Task instructions |
Print the listing that follows, character for character.
—————
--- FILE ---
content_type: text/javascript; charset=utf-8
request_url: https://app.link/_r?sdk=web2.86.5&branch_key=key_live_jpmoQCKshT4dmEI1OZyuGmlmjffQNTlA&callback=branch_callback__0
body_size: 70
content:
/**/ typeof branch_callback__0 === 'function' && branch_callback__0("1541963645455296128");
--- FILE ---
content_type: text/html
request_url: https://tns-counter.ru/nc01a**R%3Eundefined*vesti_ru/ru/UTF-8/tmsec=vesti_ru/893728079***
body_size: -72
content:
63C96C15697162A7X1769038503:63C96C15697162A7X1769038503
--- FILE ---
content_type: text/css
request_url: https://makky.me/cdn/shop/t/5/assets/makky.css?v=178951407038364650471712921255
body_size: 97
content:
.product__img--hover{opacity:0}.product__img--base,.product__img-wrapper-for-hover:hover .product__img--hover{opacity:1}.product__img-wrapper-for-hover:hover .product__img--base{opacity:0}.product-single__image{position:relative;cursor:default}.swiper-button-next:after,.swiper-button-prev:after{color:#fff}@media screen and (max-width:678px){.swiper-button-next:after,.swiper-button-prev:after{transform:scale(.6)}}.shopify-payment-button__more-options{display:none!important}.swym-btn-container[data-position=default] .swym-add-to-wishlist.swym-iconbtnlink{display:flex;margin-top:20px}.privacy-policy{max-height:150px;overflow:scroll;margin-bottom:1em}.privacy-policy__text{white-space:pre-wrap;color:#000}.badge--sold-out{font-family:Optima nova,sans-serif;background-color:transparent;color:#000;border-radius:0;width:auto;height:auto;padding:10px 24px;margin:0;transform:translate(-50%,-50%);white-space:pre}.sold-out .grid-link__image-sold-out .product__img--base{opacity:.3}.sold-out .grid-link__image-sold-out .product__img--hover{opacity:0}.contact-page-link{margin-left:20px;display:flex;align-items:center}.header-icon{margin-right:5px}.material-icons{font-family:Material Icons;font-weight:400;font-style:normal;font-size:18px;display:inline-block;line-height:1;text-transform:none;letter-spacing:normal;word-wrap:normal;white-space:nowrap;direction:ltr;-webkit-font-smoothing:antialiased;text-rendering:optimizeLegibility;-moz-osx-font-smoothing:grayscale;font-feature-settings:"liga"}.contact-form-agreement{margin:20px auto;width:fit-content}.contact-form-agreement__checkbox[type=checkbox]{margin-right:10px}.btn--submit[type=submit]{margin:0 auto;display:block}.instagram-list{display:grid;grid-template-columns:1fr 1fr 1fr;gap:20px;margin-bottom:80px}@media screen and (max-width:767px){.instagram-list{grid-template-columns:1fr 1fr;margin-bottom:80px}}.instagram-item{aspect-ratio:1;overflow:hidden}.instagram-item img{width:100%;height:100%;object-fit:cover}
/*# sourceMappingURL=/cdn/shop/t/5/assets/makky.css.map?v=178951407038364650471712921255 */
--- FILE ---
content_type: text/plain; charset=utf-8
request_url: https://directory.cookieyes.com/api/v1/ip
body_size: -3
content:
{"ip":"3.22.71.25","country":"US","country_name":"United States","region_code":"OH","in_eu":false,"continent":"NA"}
—————
Answer section |
--- FILE ---
content_type: text/javascript; charset=utf-8
request_url: https://app.link/_r?sdk=web2.86.5&branch_key=key_live_jpmoQCKshT4dmEI1OZyuGmlmjffQNTlA&callback=branch_callback__0
body_size: 70
content:
/**/ typeof branch_callback__0 === 'function' && branch_callback__0("1541963645455296128");
--- FILE ---
content_type: text/html
request_url: https://tns-counter.ru/nc01a**R%3Eundefined*vesti_ru/ru/UTF-8/tmsec=vesti_ru/893728079***
body_size: -72
content:
63C96C15697162A7X1769038503:63C96C15697162A7X1769038503
--- FILE ---
content_type: text/css
request_url: https://makky.me/cdn/shop/t/5/assets/makky.css?v=178951407038364650471712921255
body_size: 97
content:
.product__img--hover{opacity:0}.product__img--base,.product__img-wrapper-for-hover:hover .product__img--hover{opacity:1}.product__img-wrapper-for-hover:hover .product__img--base{opacity:0}.product-single__image{position:relative;cursor:default}.swiper-button-next:after,.swiper-button-prev:after{color:#fff}@media screen and (max-width:678px){.swiper-button-next:after,.swiper-button-prev:after{transform:scale(.6)}}.shopify-payment-button__more-options{display:none!important}.swym-btn-container[data-position=default] .swym-add-to-wishlist.swym-iconbtnlink{display:flex;margin-top:20px}.privacy-policy{max-height:150px;overflow:scroll;margin-bottom:1em}.privacy-policy__text{white-space:pre-wrap;color:#000}.badge--sold-out{font-family:Optima nova,sans-serif;background-color:transparent;color:#000;border-radius:0;width:auto;height:auto;padding:10px 24px;margin:0;transform:translate(-50%,-50%);white-space:pre}.sold-out .grid-link__image-sold-out .product__img--base{opacity:.3}.sold-out .grid-link__image-sold-out .product__img--hover{opacity:0}.contact-page-link{margin-left:20px;display:flex;align-items:center}.header-icon{margin-right:5px}.material-icons{font-family:Material Icons;font-weight:400;font-style:normal;font-size:18px;display:inline-block;line-height:1;text-transform:none;letter-spacing:normal;word-wrap:normal;white-space:nowrap;direction:ltr;-webkit-font-smoothing:antialiased;text-rendering:optimizeLegibility;-moz-osx-font-smoothing:grayscale;font-feature-settings:"liga"}.contact-form-agreement{margin:20px auto;width:fit-content}.contact-form-agreement__checkbox[type=checkbox]{margin-right:10px}.btn--submit[type=submit]{margin:0 auto;display:block}.instagram-list{display:grid;grid-template-columns:1fr 1fr 1fr;gap:20px;margin-bottom:80px}@media screen and (max-width:767px){.instagram-list{grid-template-columns:1fr 1fr;margin-bottom:80px}}.instagram-item{aspect-ratio:1;overflow:hidden}.instagram-item img{width:100%;height:100%;object-fit:cover}
/*# sourceMappingURL=/cdn/shop/t/5/assets/makky.css.map?v=178951407038364650471712921255 */
--- FILE ---
content_type: text/plain; charset=utf-8
request_url: https://directory.cookieyes.com/api/v1/ip
body_size: -3
content:
{"ip":"3.22.71.25","country":"US","country_name":"United States","region_code":"OH","in_eu":false,"continent":"NA"}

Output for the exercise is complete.